On June 8, 1965, in the small town of Orsha in the Vitebsk Province, Belarus, at approximately 11:00 in the morning, a girl was delivered by “C” Section. The child’s mother, Anna Tylkina, named her Yelena, after the great trouble maker, Princess Helen of Troy. By osmosis, the word “rebel” etched itself into the new soul along with a lust for swimming against the current which never left Yelena Tylkina. The town of Orsha was just a dot on the map of the Soviet Union, as many thousands of similar towns over all the sixteen republics from Baltic Sea to the Bering Strait. For millions of households living without plumbing or a water supply, the “pechka”, the Russian fireplace, was the only source of heat in the bitter winter. It was a struggle to survive year after year. The time of the reign of the communist leader, Leonid Brezhnev, was a gigantic, poisonous swamp that sucked everything in it, including decency, idealism and hope. The KGB’s busy iron fingers were everywhere, squeezing obedience to mediocrity. The slogan “Individualism must be destroyed”, became the motto for the future.
In the arts, Soviet Realism was well entrenched. That “realism” consisted of portraits of great leaders swollen from alcoholism and boredom, heroes of space and land, joyful workers and peasants happily enduring long hours of backbreaking labor. The robust androgynous woman with the shovel on her shoulder became the “Madonna” of the Soviet Union. Yet, creative forces sought new venues of expression and people bent boundaries and broke rules. In the “70’s” Russia was swept by spirit of the “Bulldozer Exhibition”. Unofficial Art was presented in private apartments and on the streets and, on some occasions, destroyed on government orders by using bulldozers. The participants were arrested and many served time in jail or in internal exile. Artists, musicians and intellectuals escaped abroad, such as a great dancer Mikhail Baryshnikov, the artists Mikhail Chemiakin, Oscar Rabin, sculptor Ernest Neizvestny and the poet and leader of the Moscow underground art movement, Alexander Glezer, were among the lucky few.

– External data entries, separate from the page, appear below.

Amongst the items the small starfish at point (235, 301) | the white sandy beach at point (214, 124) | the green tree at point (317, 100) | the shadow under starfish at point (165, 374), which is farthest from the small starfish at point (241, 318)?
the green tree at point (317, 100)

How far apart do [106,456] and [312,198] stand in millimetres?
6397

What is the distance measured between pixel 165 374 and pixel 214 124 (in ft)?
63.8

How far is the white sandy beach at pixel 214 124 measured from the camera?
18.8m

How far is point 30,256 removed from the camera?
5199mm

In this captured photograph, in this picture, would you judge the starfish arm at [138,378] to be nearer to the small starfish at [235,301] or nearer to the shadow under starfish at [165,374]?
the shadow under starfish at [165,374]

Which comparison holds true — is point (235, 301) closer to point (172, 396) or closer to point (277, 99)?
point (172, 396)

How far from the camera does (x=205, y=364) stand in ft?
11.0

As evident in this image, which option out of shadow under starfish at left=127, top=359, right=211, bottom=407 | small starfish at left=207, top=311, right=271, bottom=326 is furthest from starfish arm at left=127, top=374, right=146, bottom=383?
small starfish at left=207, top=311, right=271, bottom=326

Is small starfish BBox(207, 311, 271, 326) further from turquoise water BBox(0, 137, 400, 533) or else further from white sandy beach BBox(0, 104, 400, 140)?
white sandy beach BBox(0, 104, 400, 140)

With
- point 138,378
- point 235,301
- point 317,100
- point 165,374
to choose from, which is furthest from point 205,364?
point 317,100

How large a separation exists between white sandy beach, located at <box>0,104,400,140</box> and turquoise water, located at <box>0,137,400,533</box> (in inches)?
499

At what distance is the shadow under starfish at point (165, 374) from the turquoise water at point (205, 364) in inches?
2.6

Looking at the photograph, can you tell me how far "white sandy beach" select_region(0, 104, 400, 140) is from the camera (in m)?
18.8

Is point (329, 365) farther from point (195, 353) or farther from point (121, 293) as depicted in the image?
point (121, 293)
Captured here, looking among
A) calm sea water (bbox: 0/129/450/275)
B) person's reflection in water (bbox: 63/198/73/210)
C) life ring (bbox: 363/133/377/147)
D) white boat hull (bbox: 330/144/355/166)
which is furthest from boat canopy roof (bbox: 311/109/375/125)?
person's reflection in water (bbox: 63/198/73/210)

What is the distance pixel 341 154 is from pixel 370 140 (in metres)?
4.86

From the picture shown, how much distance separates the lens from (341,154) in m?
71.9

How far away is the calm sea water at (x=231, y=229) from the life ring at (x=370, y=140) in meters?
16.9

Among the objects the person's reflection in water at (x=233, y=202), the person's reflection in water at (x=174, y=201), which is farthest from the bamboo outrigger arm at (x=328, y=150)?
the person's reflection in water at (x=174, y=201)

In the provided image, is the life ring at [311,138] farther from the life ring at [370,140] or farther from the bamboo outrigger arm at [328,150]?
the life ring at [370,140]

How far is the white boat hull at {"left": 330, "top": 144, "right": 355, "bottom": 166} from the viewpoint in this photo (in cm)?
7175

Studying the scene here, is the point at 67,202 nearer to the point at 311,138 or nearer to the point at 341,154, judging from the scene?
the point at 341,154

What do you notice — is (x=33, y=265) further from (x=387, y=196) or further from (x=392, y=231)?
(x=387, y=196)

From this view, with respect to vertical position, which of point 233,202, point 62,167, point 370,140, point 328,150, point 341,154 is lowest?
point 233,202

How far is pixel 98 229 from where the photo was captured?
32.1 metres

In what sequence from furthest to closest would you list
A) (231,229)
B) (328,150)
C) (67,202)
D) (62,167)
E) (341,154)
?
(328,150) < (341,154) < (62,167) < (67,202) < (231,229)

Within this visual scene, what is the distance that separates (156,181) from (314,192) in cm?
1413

The “free” system of education of the Soviet Union provided no future for the majority of artists and Yelena Tylkina had to do many odd jobs to support herself :laying brick walls, painting beer barrels, selling vegetables on the street, to name only a few. She had her share of misunderstandings with government authorities for anti-Soviet activities beginning at the age of twelve, by expressing publicly her opinions about the hypocrisy and aggressiveness of Soviet politics. Yelena’s “University of Life” was completed with honors, as was her formal art education, which included watercolor, acrylic, pastel, graphics, murals and portraiture.
In 1989, Yelena Tylkina’s fortunate opportunity arrived and she left behind a life of second degree frostbite, the awful stench of pickled herring, colic from indigestion, and a rectum already burning with irritation from being wiped all too many times with newspapers brimming with propaganda. After months of long journeys through Europe, from Poland to Italy, as a stateless, political, refugee, with only bag of dry kasha as her priceless possession, she settled in New York City. Odd jobs and holes in hers hoes were not a novelty for Yelena. But her Karma was to change as easily as the letters of her name, from Slavic to English, as from a black hole to a starry night.